I don't get how we can run predicitions? #9

Open GXcells opened 2 weeks ago

GXcells commented 2 weeks ago

I don't get how to run segmentation with your scripts. How can the model know what t osegment if we don'T provide any examples of image/segmentation pairs? Do I need first to finetune/train on my dataset for each segmentation task? (for example a specific cell type on histology images, or a specific immunohistochemistry staining, etc...) and then run "test"?

xiongxyowo commented 2 weeks ago

Hi, you need to train on your own datasets first because SAM2-UNet does not have zero-shot capability (the original prompt encoder and decoder of SAM2 is removed).

GXcells commented 2 weeks ago

Ok, I just trained one model on a dataset but now if I want to run predicitons, the only script available is test.py . But there is a groundtruth required argument. How can I thus run a prediction on images that are not yet segmented? Thanks in advance

xiongxyowo commented 2 weeks ago

Hi, our test dataset loads ground truths to make it easier to align the predictions with the shapes of GTs (see here). You can make simple modifications to the code to make the testing process independent of ground truths.

GXcells commented 2 weeks ago

Ok, thanks a lot.

I modified and it is working without goundtruth.

But I am convinced that it would be important that you provide an inference code independent of groundtruth and that yo upeform again your benchmarks with it. Because in real use case, we generally never have groundtruth during inference (if we have ground truth of the images that we want to segment then why segmenting?)

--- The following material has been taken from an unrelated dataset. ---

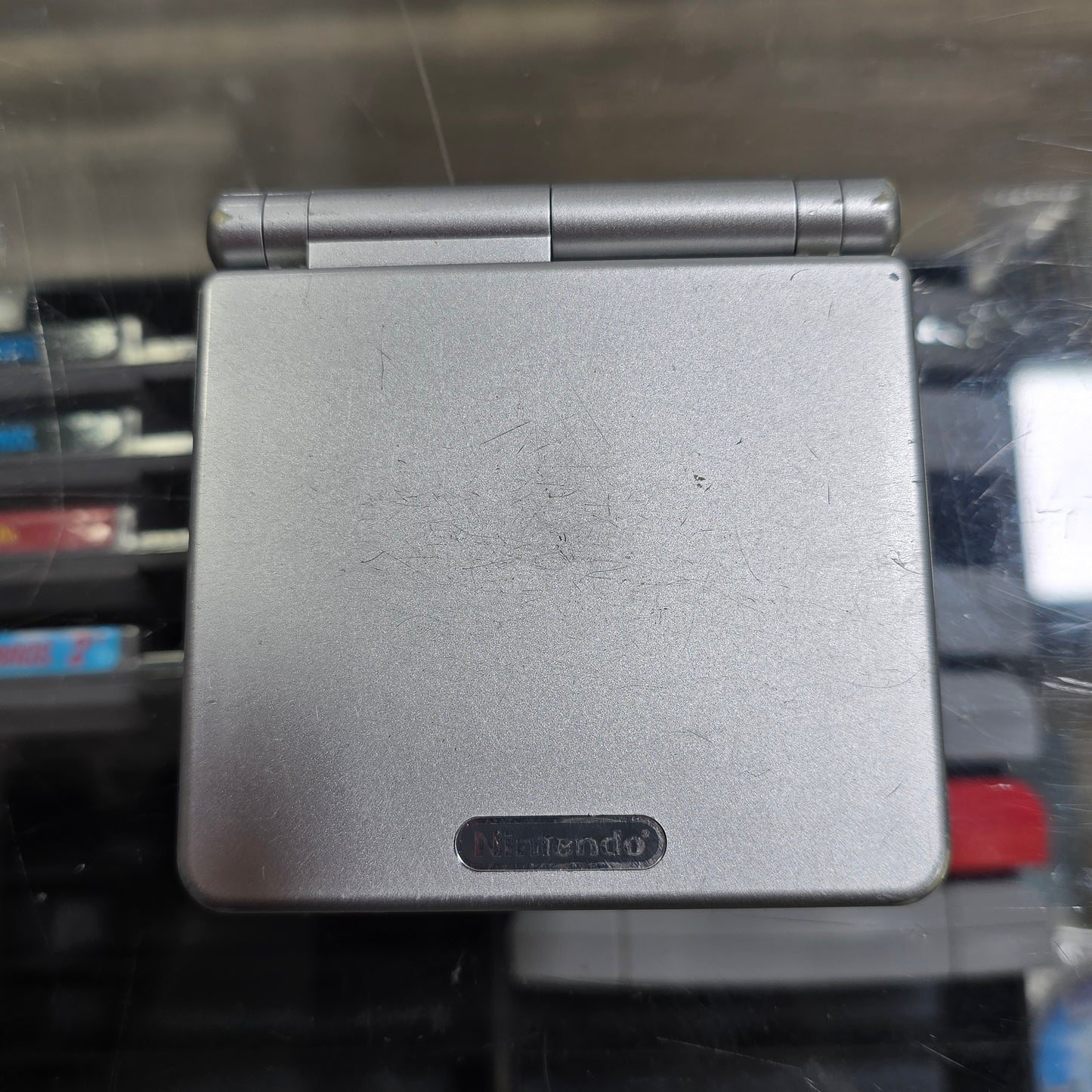 Silver Nintendo Gameboy Advance SP Handheld with Charger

xiongxyowo commented 2 weeks ago

Hi, thank you for the suggestion. We follow the common practice of up-sampling the prediction results to the GTs' size (see test codes in PraNet and FEDER). Since metrics computed at low resolutions can differ from those at the original resolutions, we perform up-sampling to ensure a fair comparison with existing methods. For users who wish to eliminate this logical flaw, we recommend up-sampling the predictions to the input image resolution instead.

xiongxyowo commented 2 weeks ago

Note: The resolution of some test images in public datasets may be different from the corresponding GTs, so this modification may cause some anomalous performance.

GXcells commented 2 weeks ago

Hi, thank you for the suggestion. We follow the common practice of up-sampling the prediction results to the GTs' size (see test codes in PraNet and FEDER). Since metrics computed at low resolutions can differ from those at the original resolutions, we perform up-sampling to ensure a fair comparison with existing methods. For users who wish to eliminate this logical flaw, we recommend up-sampling the predictions to the input image resolution instead.

Thanks for the explanations. I'm a wet lab scientist and don't deeply understand how exactly unet and other machine learning models are working. That is why I was asking question that was more related to a direct implementation of your training for analysis of data that we have in the lab.